Write out each of the following records word for word, keeping every line as it appears.

## RECORDS SHOWN
**********
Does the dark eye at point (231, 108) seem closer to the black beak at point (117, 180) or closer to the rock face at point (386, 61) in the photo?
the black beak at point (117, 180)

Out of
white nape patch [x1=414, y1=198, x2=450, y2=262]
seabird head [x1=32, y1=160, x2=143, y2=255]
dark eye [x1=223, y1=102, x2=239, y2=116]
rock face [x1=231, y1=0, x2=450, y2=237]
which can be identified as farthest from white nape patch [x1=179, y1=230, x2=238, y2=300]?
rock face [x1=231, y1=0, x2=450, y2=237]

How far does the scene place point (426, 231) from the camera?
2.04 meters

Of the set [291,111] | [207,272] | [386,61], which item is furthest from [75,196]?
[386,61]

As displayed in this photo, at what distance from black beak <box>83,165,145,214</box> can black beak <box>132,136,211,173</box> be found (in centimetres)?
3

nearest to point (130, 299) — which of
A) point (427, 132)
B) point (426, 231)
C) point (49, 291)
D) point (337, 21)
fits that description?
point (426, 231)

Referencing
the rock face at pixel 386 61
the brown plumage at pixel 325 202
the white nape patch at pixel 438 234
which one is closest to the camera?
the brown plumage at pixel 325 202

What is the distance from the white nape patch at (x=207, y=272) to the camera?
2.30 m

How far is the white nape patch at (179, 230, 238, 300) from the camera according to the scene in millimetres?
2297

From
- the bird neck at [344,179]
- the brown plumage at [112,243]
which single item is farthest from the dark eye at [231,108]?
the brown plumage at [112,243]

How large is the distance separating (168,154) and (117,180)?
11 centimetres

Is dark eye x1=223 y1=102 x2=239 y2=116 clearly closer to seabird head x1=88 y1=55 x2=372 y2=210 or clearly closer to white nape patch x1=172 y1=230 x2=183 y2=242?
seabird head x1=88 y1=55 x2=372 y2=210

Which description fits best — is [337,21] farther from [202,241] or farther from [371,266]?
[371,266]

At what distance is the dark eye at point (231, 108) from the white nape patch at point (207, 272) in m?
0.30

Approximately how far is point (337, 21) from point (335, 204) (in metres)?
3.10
**********
## RESULT FOR THIS TASK
Does the dark eye at point (231, 108) seem closer to the black beak at point (117, 180) or closer to the rock face at point (386, 61) in the photo?
the black beak at point (117, 180)

Out of
white nape patch [x1=414, y1=198, x2=450, y2=262]
seabird head [x1=32, y1=160, x2=143, y2=255]
dark eye [x1=223, y1=102, x2=239, y2=116]
rock face [x1=231, y1=0, x2=450, y2=237]
which can be identified as farthest from white nape patch [x1=179, y1=230, x2=238, y2=300]?
rock face [x1=231, y1=0, x2=450, y2=237]

How far does the scene place point (426, 231) from the camera?
2.04 meters

Of the set [291,111] | [207,272] | [386,61], which item is furthest from [75,196]?
[386,61]

As displayed in this photo, at what distance from black beak <box>83,165,145,214</box> can black beak <box>132,136,211,173</box> be found (in centimetres)?
3

nearest to point (130, 299) — which of
A) point (427, 132)
B) point (426, 231)
C) point (49, 291)
D) point (337, 21)
fits that description?
point (426, 231)

Referencing
the rock face at pixel 386 61
the brown plumage at pixel 325 202
the white nape patch at pixel 438 234
which one is closest to the camera?
the brown plumage at pixel 325 202

What is the distance from the white nape patch at (x=207, y=272) to the camera?
2.30 m

How far is the white nape patch at (179, 230, 238, 300) from the camera according to the scene in millimetres?
2297

From
- the bird neck at [344,179]
- the brown plumage at [112,243]
which single item is farthest from the dark eye at [231,108]?
the brown plumage at [112,243]

How large is the distance separating (168,154) and (117,180)?
11 centimetres

Is dark eye x1=223 y1=102 x2=239 y2=116 clearly closer to seabird head x1=88 y1=55 x2=372 y2=210 or clearly closer to white nape patch x1=172 y1=230 x2=183 y2=242?
seabird head x1=88 y1=55 x2=372 y2=210

Which description fits best — is [337,21] farther from [202,241] or farther from [371,266]?
[371,266]

At what distance is the dark eye at point (231, 108) from the white nape patch at point (207, 272) in m?
0.30

Approximately how far is point (337, 21) from point (335, 204) (in metres)?
3.10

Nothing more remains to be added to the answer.